[start Page extract]

Smart contract security has become one of the most critical problems in modern computing. Billions of dollars now flow through decentralized applications, yet the average Solidity contract is still handwritten, under-reviewed, and often deployed without meaningful automated analysis.
Static analyzers exist, Slither, Mythril, Scribble, but they are massive, complex systems built by security professionals. What if you want something simpler? Something you can understand, modify, and extend yourself? Something you can integrate into custom pipelines or research experiments?
In this article, we build exactly that: a Python-based feature extraction system that reads Solidity code and transforms it into structured security signals.
This is not about building a full auditor. Instead, it’s about understanding how Python can learn to “read” Solidity, identify risky patterns, and produce features that can power heuristic scoring or machine learning.
Before you can detect vulnerabilities, classify risky code, or train an AI model to audit contracts, you need one thing:
Signal.
Classic vulnerabilities such as reentrancy, oracle manipulation, delegatecall misuse, and access-control bugs leave detectable fingerprints in code. These fingerprints become features.
Examples:
| Vulnerability | Possible Feature |
|---|---|
| Reentrancy | Presence of call{value:} or external calls before state updates |
| Access control bug | Setter functions lacking require(msg.sender == owner) |
| Oracle manipulation | Public state mutation without checks |
| Delegatecall injection | Literal use of delegatecall or proxy patterns |
| Expanded attack surface | High count of public / payable functions |
| Gas griefing | Loops over dynamic arrays / mappings |
Most real auditors use mental models:
“This contract uses delegatecall. That’s dangerous unless this is a proxy.” “This function writes to storage but is publicly accessible.”

[end Page extract]

Tasks to complete:
1. In the article on Solidity security analysis, which possible feature is paired with the access control bug?
2. Proceed with the article on extracting security features from Solidity code with Python, beginning after its final sentence.
The listing has no connection to the article on Solidity security analysis.

[start Data section]

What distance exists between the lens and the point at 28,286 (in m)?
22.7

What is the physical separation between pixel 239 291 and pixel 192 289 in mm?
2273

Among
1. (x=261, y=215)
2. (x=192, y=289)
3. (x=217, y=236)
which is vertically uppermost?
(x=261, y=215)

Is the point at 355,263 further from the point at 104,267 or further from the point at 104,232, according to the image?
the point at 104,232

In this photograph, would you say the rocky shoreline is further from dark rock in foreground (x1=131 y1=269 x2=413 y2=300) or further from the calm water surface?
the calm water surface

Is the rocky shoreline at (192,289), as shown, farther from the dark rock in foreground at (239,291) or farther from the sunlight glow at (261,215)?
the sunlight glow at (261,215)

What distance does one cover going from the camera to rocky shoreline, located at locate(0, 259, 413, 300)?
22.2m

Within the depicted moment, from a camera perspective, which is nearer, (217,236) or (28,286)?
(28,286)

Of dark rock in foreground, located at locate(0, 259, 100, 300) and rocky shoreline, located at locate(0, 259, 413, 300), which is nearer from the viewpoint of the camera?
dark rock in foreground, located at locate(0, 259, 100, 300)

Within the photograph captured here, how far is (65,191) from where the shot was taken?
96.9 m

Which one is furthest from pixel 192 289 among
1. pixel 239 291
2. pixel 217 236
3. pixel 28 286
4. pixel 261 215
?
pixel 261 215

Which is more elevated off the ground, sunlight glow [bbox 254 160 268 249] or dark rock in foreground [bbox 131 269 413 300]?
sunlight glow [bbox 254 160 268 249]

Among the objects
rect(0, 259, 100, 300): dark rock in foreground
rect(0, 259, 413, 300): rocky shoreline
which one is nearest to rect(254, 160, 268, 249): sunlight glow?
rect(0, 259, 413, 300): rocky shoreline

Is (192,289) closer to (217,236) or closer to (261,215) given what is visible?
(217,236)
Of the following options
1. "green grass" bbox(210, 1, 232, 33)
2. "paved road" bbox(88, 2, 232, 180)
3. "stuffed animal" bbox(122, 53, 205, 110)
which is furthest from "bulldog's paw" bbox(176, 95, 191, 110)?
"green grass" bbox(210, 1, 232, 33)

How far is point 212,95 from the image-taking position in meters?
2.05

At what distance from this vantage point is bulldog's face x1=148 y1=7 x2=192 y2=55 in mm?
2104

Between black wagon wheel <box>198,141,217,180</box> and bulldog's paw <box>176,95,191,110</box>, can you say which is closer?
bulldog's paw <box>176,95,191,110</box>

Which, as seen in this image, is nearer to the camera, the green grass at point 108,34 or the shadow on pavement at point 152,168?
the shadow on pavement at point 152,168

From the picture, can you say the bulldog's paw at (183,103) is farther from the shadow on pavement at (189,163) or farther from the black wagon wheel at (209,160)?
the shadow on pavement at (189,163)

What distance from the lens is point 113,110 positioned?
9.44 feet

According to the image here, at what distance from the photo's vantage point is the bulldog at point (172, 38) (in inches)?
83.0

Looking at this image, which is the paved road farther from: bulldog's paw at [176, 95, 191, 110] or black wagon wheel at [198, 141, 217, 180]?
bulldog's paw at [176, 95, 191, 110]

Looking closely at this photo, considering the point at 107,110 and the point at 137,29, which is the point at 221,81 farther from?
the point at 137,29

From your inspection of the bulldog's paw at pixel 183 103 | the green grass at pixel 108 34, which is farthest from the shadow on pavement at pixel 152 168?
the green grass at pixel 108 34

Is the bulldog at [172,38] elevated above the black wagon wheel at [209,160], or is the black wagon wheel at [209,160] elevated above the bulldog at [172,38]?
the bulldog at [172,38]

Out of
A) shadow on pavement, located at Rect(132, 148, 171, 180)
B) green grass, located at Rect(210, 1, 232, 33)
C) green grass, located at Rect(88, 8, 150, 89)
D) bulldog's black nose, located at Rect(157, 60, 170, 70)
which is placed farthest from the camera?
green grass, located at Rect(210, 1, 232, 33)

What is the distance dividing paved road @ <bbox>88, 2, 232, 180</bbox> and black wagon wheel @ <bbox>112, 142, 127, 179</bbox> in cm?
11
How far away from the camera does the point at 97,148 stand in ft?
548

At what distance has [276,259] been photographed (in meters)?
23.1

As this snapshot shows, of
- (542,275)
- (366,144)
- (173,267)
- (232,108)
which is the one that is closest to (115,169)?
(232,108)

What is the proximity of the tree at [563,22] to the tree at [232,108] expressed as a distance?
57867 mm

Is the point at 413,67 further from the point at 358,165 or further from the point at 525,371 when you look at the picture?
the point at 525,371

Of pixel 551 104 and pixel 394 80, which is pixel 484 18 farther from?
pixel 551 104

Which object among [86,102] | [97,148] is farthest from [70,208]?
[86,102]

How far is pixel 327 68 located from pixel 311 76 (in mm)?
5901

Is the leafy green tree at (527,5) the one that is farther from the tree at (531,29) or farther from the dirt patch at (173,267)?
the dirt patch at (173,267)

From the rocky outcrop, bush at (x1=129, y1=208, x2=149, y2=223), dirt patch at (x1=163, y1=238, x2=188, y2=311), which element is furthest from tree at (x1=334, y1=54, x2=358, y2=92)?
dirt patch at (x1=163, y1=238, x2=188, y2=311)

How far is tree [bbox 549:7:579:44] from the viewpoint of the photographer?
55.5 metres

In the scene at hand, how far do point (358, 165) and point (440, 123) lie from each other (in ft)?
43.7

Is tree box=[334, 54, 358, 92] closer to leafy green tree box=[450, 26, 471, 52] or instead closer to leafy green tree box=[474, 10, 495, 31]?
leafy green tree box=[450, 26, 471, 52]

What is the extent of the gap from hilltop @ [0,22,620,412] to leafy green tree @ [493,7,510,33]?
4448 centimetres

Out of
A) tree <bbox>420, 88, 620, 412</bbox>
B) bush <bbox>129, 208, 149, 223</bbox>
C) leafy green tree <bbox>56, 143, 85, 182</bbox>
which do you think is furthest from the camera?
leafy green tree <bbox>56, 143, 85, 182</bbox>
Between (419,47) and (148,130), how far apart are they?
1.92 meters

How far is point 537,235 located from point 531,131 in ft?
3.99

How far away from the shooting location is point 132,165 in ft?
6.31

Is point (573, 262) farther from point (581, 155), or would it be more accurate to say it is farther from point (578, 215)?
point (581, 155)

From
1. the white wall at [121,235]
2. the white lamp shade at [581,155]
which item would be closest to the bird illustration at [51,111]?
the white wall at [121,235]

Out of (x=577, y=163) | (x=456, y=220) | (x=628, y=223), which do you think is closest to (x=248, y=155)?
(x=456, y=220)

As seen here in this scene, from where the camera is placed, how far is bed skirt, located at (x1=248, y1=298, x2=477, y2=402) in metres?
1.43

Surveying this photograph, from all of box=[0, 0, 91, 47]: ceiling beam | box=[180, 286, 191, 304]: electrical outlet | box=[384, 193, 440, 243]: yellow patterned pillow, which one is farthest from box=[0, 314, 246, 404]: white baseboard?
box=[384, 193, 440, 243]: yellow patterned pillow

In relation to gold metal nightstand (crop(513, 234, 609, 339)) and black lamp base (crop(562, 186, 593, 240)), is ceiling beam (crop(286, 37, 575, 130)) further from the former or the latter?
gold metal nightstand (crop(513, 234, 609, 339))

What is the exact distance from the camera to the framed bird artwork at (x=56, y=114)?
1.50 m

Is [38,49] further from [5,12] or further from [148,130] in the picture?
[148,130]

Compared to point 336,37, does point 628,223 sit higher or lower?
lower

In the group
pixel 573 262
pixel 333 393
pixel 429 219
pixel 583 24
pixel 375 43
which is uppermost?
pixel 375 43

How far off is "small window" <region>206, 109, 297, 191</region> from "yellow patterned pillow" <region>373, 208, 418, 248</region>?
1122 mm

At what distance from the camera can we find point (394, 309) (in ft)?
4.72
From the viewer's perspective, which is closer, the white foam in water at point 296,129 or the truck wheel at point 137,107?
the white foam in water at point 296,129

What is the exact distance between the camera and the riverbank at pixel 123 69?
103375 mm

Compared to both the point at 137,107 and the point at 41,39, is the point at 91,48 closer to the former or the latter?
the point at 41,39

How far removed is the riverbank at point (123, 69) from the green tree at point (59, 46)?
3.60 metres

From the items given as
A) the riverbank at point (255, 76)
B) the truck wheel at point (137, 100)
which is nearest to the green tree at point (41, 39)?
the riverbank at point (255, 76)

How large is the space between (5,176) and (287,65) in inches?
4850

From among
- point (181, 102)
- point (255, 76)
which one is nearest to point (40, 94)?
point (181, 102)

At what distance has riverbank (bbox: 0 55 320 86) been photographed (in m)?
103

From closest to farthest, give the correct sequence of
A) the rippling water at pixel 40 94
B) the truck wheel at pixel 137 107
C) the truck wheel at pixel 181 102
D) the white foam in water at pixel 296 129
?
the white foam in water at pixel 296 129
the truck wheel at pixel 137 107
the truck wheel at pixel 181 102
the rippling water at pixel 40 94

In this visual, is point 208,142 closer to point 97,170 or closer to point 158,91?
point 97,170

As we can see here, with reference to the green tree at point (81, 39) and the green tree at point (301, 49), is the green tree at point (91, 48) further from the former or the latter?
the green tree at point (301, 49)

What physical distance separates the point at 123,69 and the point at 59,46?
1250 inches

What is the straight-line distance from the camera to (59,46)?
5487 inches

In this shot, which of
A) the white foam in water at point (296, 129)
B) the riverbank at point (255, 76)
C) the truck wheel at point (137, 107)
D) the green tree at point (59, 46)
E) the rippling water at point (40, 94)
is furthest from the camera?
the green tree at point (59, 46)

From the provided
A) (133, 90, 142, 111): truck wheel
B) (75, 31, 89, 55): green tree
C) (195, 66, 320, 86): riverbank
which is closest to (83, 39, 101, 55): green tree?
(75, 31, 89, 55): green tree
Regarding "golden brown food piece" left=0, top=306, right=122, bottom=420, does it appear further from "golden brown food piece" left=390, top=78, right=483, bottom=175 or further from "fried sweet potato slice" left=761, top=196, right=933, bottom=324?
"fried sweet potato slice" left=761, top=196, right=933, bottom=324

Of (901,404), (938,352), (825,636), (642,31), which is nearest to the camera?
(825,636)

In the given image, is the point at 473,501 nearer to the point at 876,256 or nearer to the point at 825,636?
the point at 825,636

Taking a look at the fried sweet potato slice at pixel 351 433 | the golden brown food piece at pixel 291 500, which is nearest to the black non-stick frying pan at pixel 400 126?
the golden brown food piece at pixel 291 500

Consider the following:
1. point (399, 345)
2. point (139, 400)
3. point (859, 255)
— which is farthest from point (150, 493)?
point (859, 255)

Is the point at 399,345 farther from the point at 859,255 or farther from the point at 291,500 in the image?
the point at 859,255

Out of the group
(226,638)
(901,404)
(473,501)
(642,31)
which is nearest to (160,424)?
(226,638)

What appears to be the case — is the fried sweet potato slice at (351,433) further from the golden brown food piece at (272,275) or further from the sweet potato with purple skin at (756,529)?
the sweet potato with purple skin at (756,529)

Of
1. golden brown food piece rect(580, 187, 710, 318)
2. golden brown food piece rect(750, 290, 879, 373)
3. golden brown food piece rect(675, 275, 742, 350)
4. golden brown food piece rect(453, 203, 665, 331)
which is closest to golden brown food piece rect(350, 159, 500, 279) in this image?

[end Data section]

Expected outputs:
1. Setter functions lacking require(msg.sender == owner).

2.
We can encode these intuitions into Python.
The simplest possible interpreter for Solidity is just:
from pathlib import Path
def read_source(path):
return Path(path).read_text(encoding="utf-8")But this raw text means nothing yet. We need to transform it into features.
Regex is surprisingly effective for identifying dangerous low-level constructs. Each of these is a security smell:
delegatecallcall.valuetx.originselfdestruct
- number of
payablefunctions - number of
publicfunctions - number of lines (complexity proxy)
Let’s build a feature extractor:
import re
import hashlib
from pathlib import Path
RISKY_KEYWORDS = [
"delegatecall",
"call.value",
"tx.origin",
"selfdestruct",
"block.timestamp",
]
def extract_features_from_text(source: str):
lines = source.splitlines()
n_lines = len(lines)
n_payable = len(re.findall(r"\bpayable\b", source))
n_public = len(re.findall(r"\bpublic\b", source))
features = {
"n_lines": n_lines,
"n_payable": n_payable,
"n_public": n_public,
}
for kw in RISKY_KEYWORDS:
features[f"has_{kw.replace('.', '_')}"] = 1 if kw in source else 0
return featuresThis already detects:
- large contracts
- payable-heavy contracts
delegatecall→ proxy or exploittx.origin→ broken access control- value transfer patterns
You’re now performing the same early-stage static analysis as many formal tools.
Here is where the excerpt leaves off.